About this exercise: Beginning with the line that contains "Correlation VII Don't", retype the entries below exactly, ending with the line that contains "rhw Solicitors, Guildford, Surrey". Leave out any pictures.
--- START ---
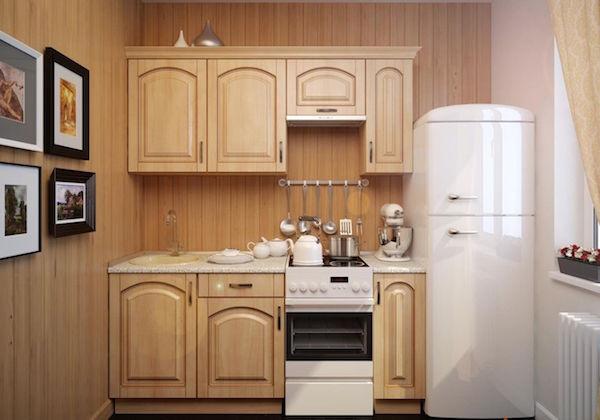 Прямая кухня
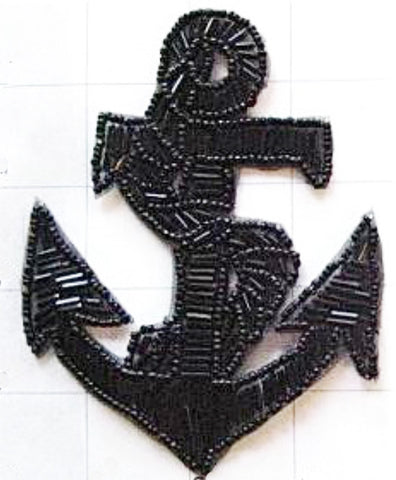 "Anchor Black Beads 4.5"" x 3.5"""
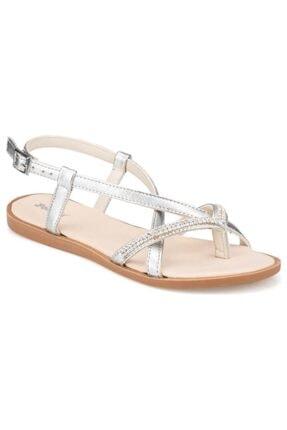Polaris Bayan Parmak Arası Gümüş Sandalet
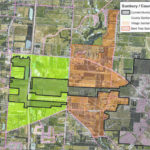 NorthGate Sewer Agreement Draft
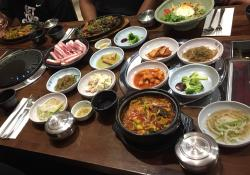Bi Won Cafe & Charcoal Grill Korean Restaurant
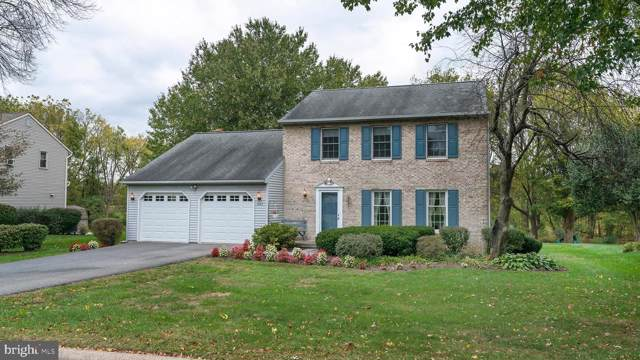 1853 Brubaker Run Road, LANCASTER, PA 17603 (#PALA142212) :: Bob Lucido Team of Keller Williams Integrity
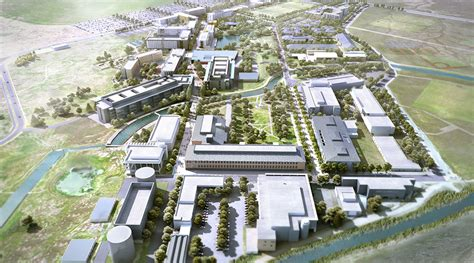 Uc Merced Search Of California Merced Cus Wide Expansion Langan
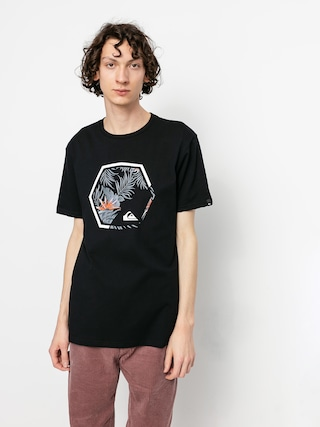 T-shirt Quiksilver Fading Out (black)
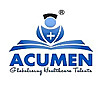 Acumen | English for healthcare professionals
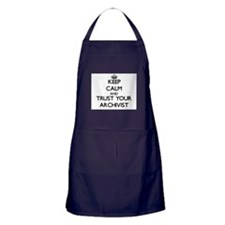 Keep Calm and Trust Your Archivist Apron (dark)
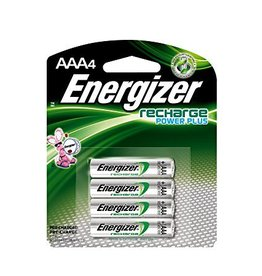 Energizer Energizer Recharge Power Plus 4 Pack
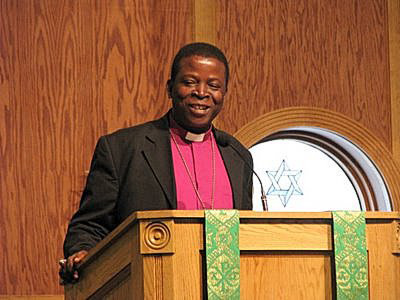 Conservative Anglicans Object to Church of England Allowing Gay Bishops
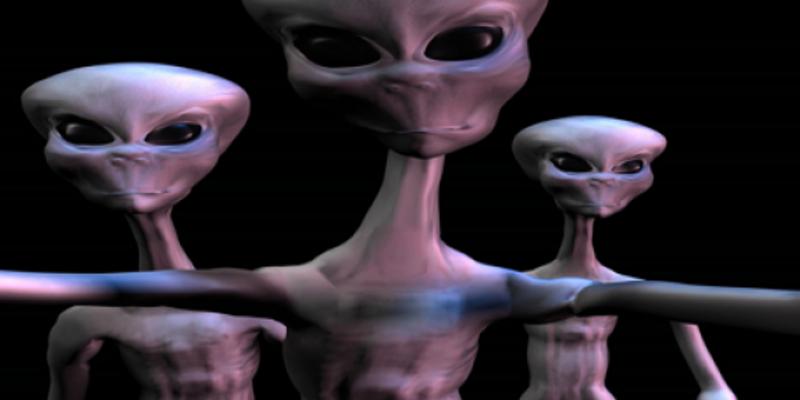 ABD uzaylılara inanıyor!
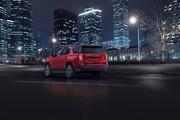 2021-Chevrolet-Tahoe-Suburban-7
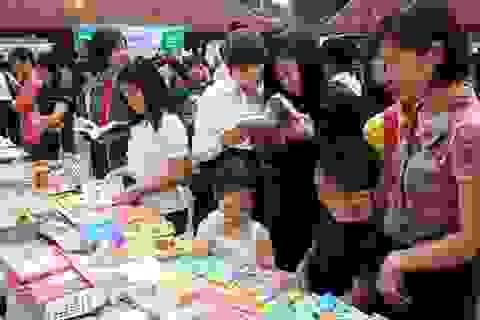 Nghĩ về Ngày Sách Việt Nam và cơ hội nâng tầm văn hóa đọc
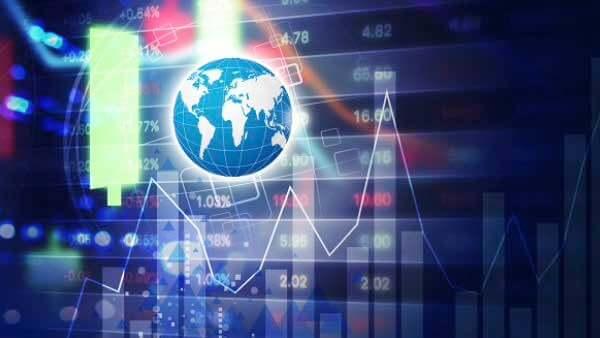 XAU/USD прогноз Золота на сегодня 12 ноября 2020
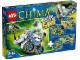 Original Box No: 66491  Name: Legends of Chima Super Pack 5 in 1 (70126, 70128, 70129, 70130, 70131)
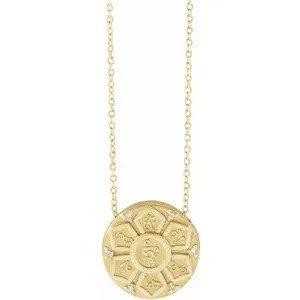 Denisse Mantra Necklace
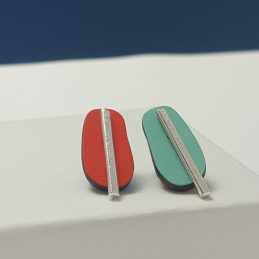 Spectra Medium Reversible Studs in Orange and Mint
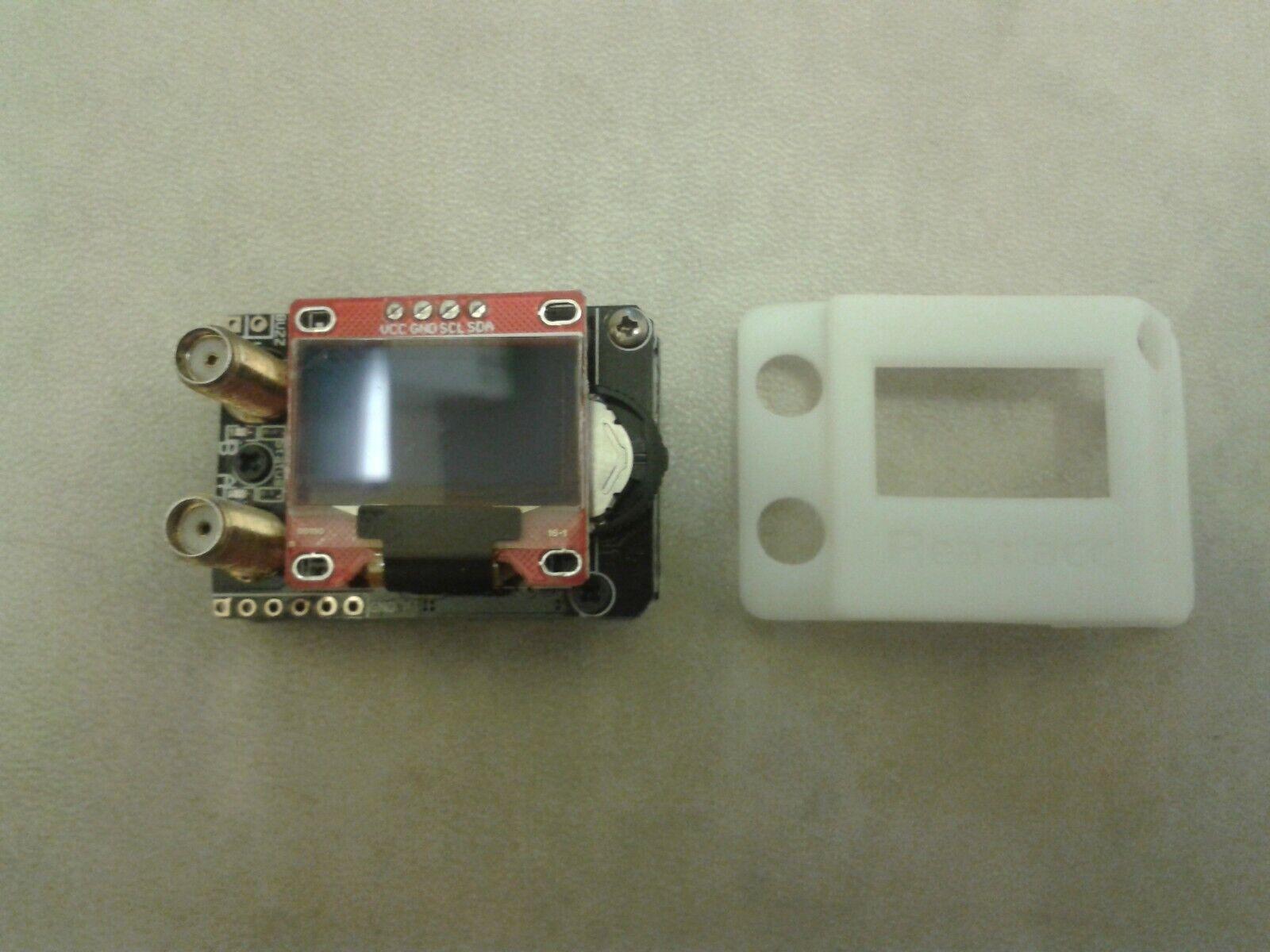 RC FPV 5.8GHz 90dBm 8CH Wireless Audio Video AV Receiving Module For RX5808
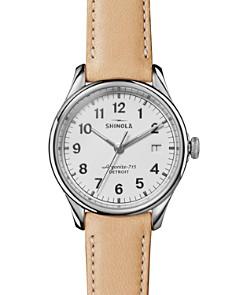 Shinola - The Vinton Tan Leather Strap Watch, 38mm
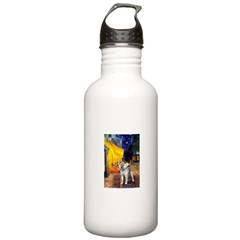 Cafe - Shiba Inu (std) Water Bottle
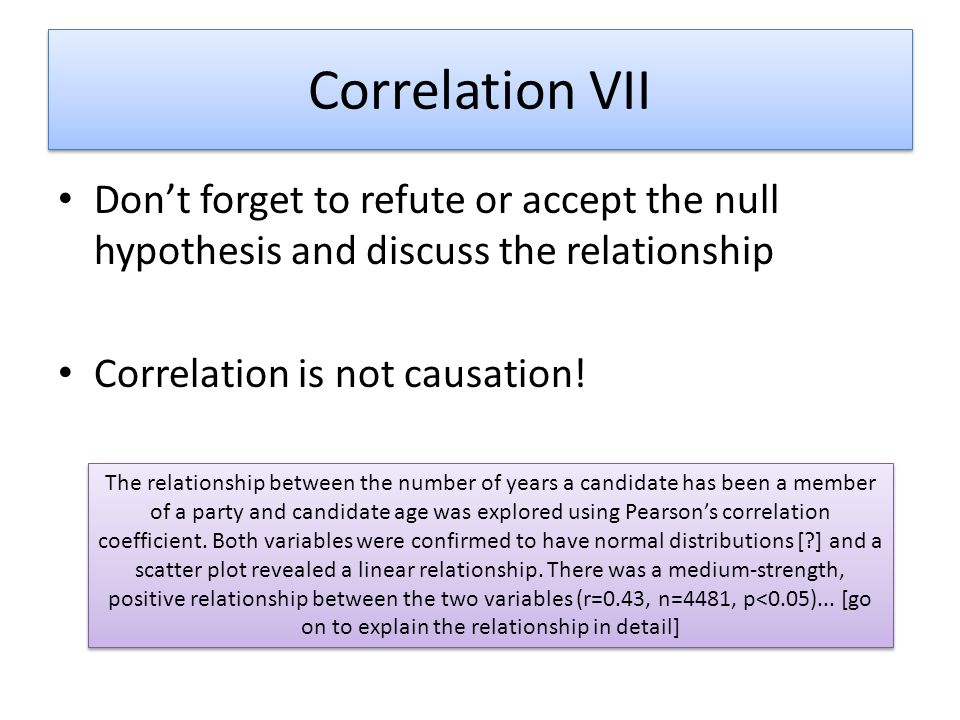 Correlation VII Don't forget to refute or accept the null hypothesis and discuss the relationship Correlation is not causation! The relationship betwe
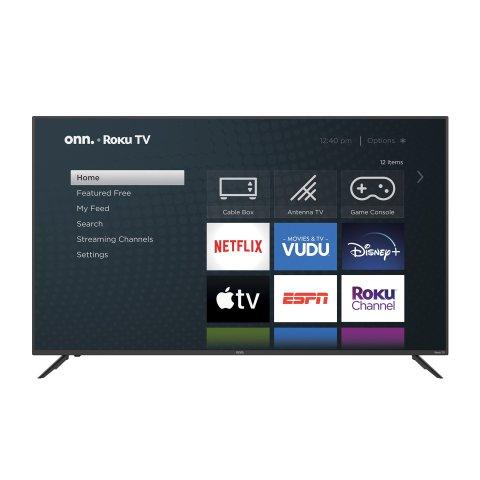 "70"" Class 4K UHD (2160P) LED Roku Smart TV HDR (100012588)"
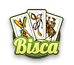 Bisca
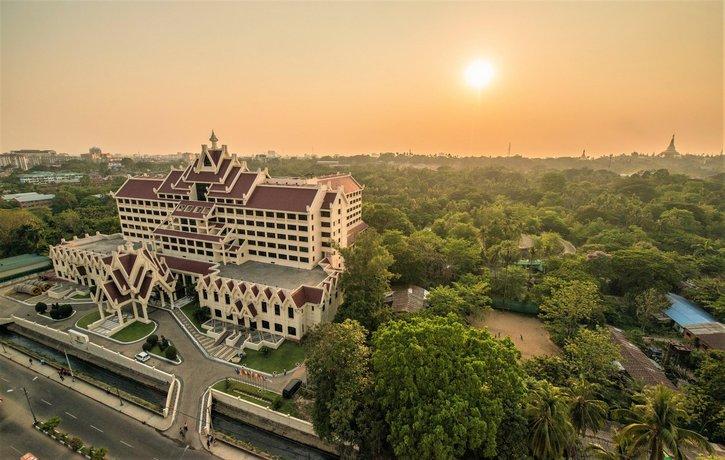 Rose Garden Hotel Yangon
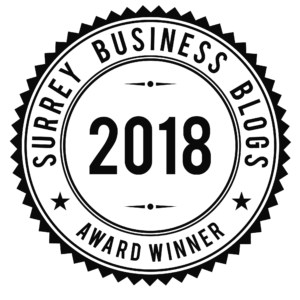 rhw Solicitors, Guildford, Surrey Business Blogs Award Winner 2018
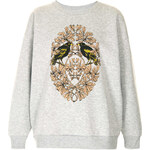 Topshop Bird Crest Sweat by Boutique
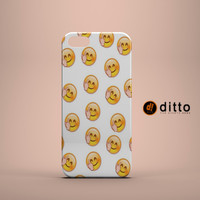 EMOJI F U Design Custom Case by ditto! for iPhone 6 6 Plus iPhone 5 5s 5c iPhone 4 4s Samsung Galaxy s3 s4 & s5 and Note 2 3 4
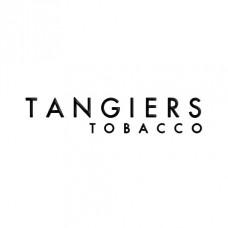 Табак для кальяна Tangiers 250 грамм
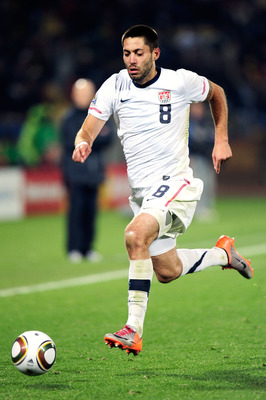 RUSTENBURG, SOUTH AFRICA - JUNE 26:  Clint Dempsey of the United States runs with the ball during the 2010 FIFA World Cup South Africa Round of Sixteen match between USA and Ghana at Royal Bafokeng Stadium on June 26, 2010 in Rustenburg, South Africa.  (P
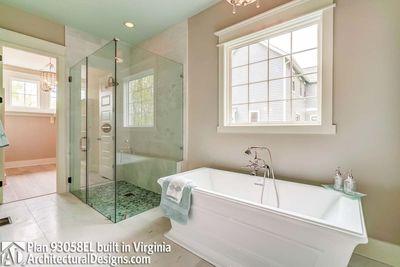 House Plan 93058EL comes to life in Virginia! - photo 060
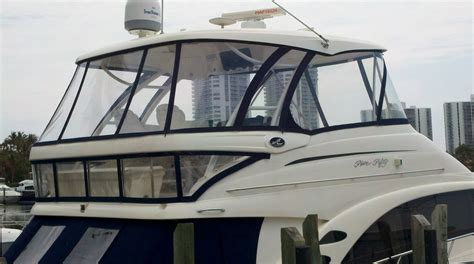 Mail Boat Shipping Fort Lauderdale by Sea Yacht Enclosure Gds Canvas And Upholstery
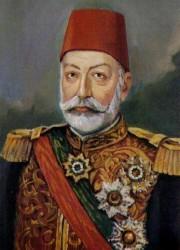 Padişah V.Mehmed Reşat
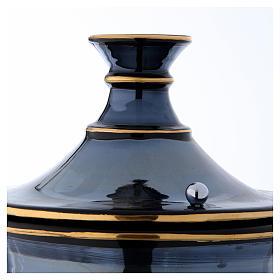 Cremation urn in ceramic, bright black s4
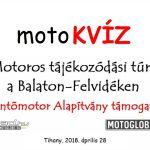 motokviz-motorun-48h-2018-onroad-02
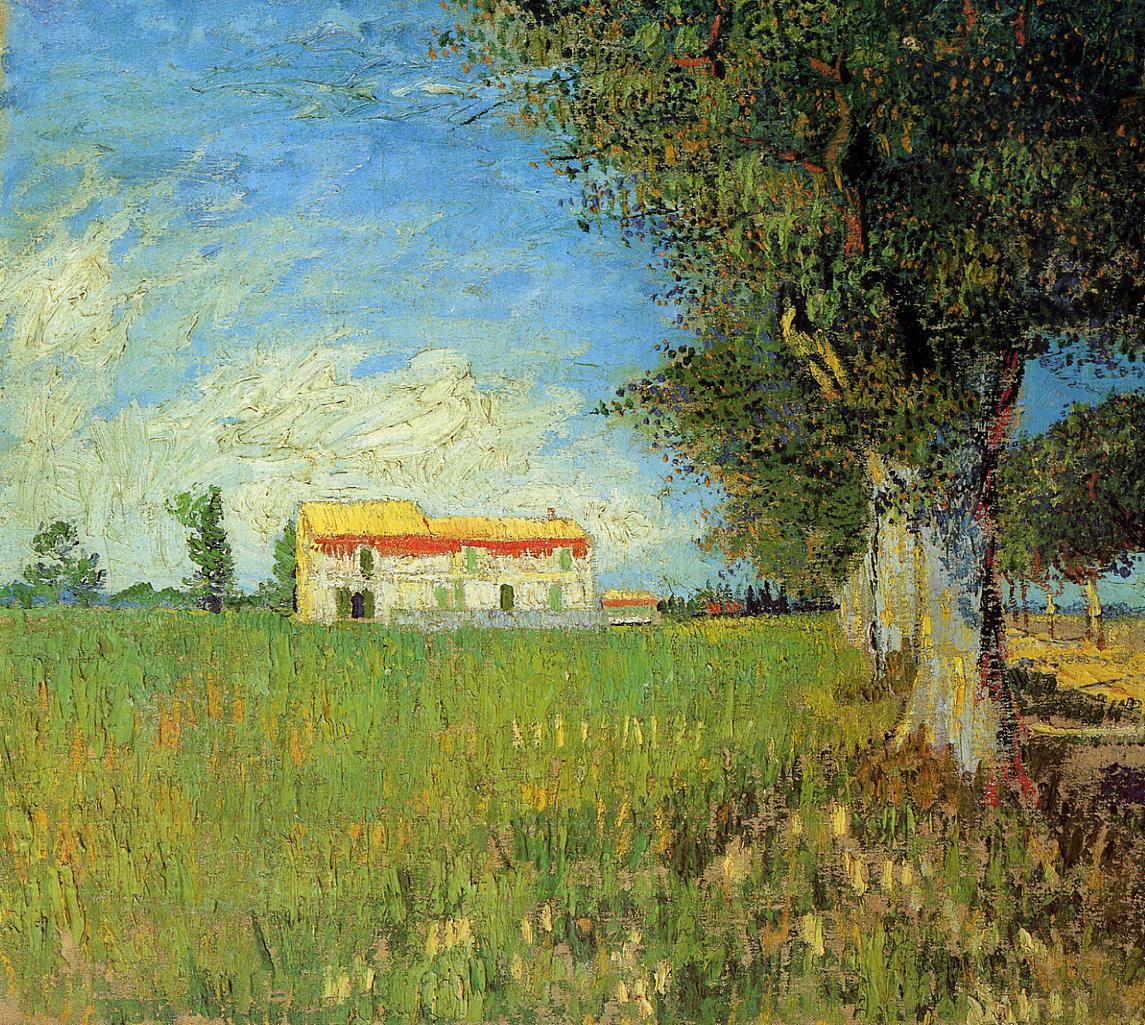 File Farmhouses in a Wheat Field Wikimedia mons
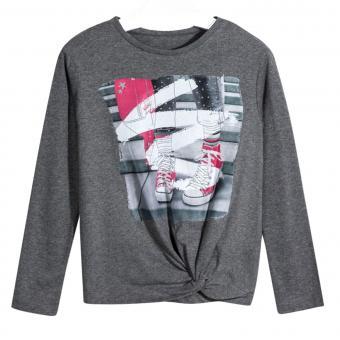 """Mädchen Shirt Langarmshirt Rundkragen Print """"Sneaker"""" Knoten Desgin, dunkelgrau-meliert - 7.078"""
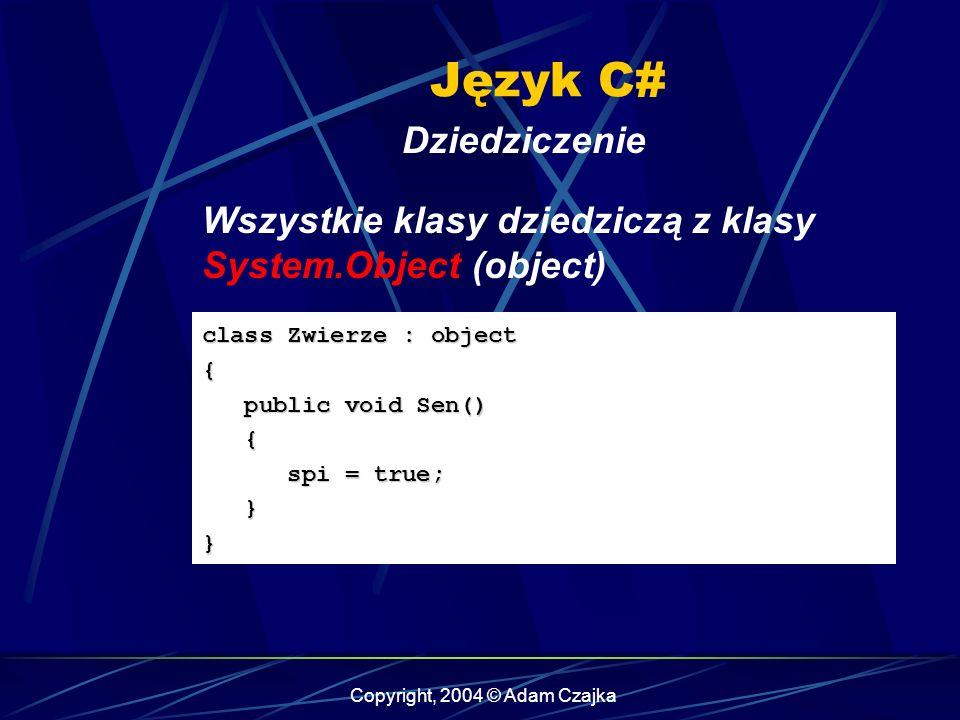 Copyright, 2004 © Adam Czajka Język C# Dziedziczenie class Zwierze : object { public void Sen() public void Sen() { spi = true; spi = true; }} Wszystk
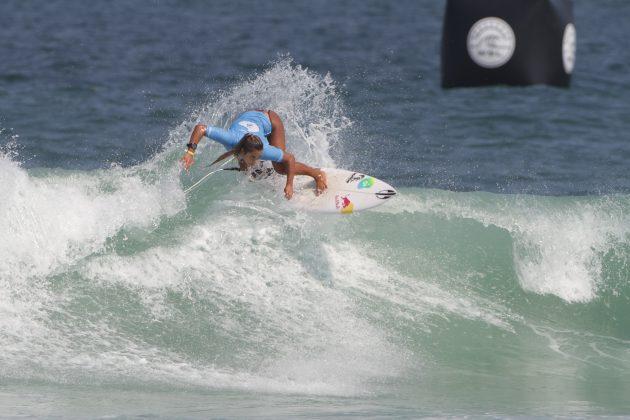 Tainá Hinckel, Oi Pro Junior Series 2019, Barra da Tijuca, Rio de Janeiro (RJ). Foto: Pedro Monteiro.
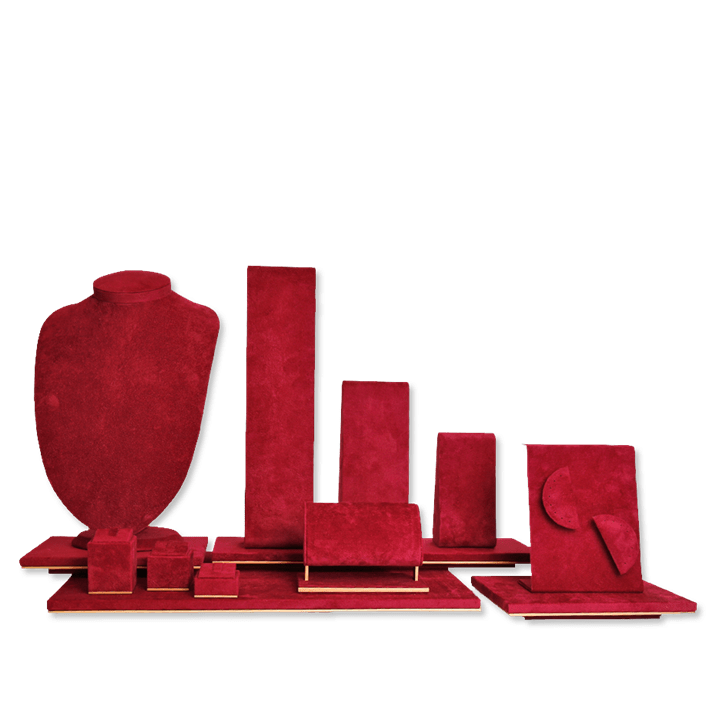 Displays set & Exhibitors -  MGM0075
--- END ---
Written response:
 Correlation VII Don't forget to refute or accept the null hypothesis and discuss the relationship Correlation is not causation! The relationship betwe
 "70"" Class 4K UHD (2160P) LED Roku Smart TV HDR (100012588)"
 Bisca
 Rose Garden Hotel Yangon
 rhw Solicitors, Guildford, Surrey Business Blogs Award Winner 2018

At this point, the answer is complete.